40

495 64 9
                                    

lix
changbin
iyi misin?
hım?

bin
dinledin
değil mi

lix
kalbin kırıkmış gibi hissediyorum
iyi olmadığın ve yanında olamadığım her sefer için benim de kalbim kırılıyor

bin
felix
nerdesin?

•••

yurda yine rekor sürede ulaştığında kimsecikler yoktu etrafta. doğrudan felix ve jisung'la paylaştığı odaya gitti. sırtı yatak başlığına dayanmış olan felix kafasını dizlerine gömmüştü, omuzları titriyordu. changbin'in orada olduğunun farkında bile değildi.

ne yapacağını bilemez halde bir süre öylece dikildi. sonra yavaşça yatağa yürüdü, elini uzattığında felix'in darmadağınık olmuş tutamlarını buldu parmakları. ardından ürkekçe kafasını kaldıran çocuğu sıkıca kucakladı.

"niye ağlıyorsun... ağlama." mırıltıları kendine oldukça uzak geliyordu fakat felix onu duymuş gibi çekildi. "beni senin dışında her şey kırıyorken seni kıran tek kişi benmişim gibi hissediyorum changbin." dudakları titriyordu.

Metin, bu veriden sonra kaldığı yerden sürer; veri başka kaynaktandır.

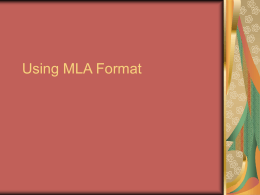 MLA Format Powerpoint Presentation
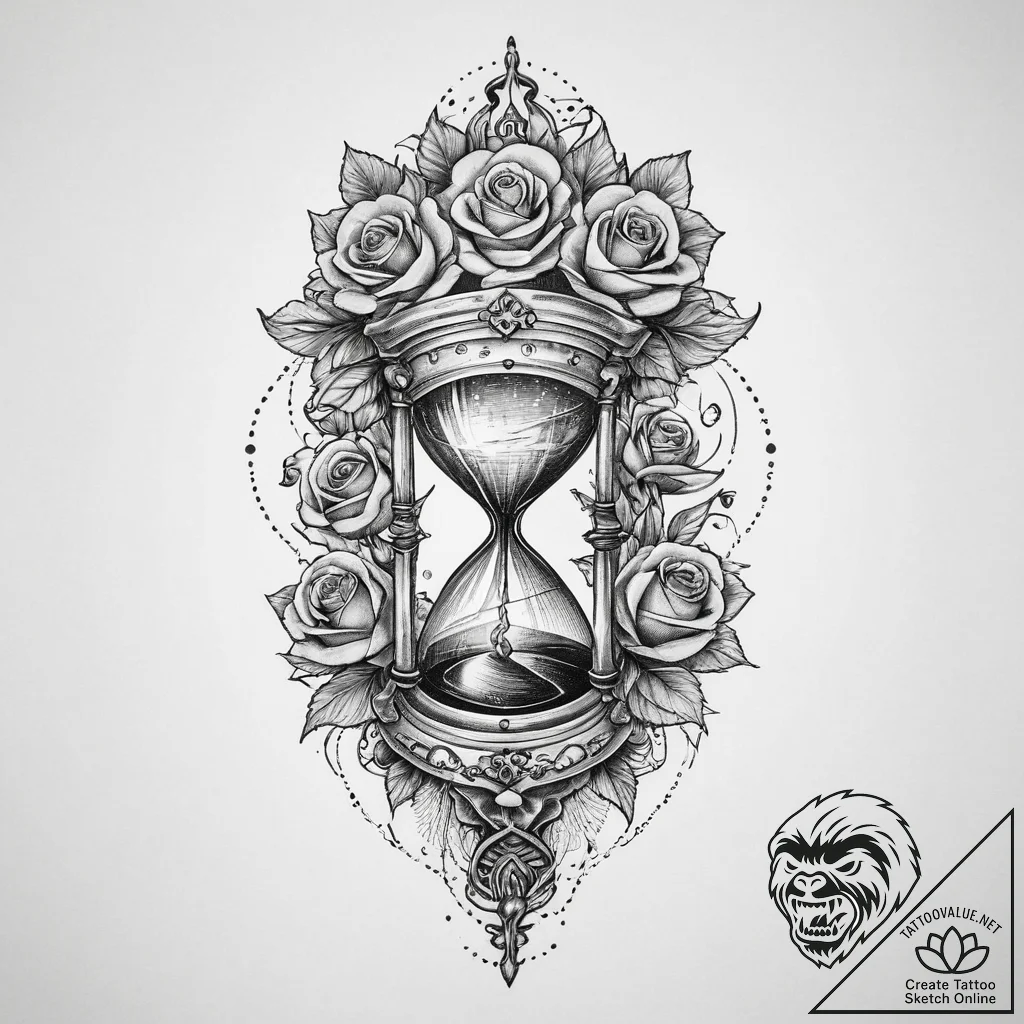Tattoo sketch old hourglass with a flower, ar... - tattoo sketch (№1756770940_0, 01.09.2025 23:55) — tattoovalue.net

changbin ne diyeceğini bilemiyordu. konuşarak kendini anlatmak onun için çok zordu, bu yüzden şarkılara sığınıyordu zaten. yükleri azalır sanıyordu defterine kustuğunda, insanlara ulaşabilir ve sesini duyurabilir. bu şekilde rahatlıyordu fakat gerçekler felix'i çok üzmüştü. changbin'in hissettikleri onu üzmüştü.

"seni ağlatmak için yazmadım bu şarkıyı." deyiverdi. ardından uzanıp gözyaşlarını sildi sarışın olanın. "bir süredir karaladığım şeylerdi." usulca çıkıyordu kelimeler ağzından. felix daha fazla ağlamamak için dudaklarını birbirine bastırmış onu dinliyordu. "gittiğinde ve sana ulaşamadığımda defterimi elime aldım. neler döktüğümün farkında bile değildim." işin aslı o sıralar gerçekten kalbi kırıktı. hayır, felix onun kalbini —isteyerek ya da istemeyerek— defalarca kırmıştı. yine de onu suçlayamıyordu. nasıl suçlardı ki? o da yeterince şeyle savaşmıştı.

"chan hyungın işiydi. defterimi stüdyoda bulduğunda sayfaları toparlamış. sonra beni sıkıştırmaya başladı." changbin silecek tek bir damla kalmasa da elini suratından çekemiyordu, avuç içi felix'in yanağında asılı kalmıştı.

"yardım için dayanacağın tek kişi ben olacağım," dedi felix yavaşça. sesi kırık çıksa da oldukça kararlı görünüyordu. changbin'in yanağında duran elini tutup diğer eliyle onun yanağını kavradı. "üzgün hissetmene izin vermeyeceğim. artık yorulmayacaksın." seni yormayacağım, diye geçirdi içinden uzanıp onu öpmeden önce. bu kısa ve hızlı bir temastı.

changbin sözlerin ve eylemlerin içinde yarattığı sıcaklıkla gülümsedi, bu sefer o uzandı ve parmak uçları felix'in yanağında geziniyorken derince öptü onu.

jisung bu sıra kapı aralığından yaşlı gözleriyle izliyordu onları. sonra telefonunu çıkardı ve hiç düşünmeden hyunjin'e bir mesaj çekti.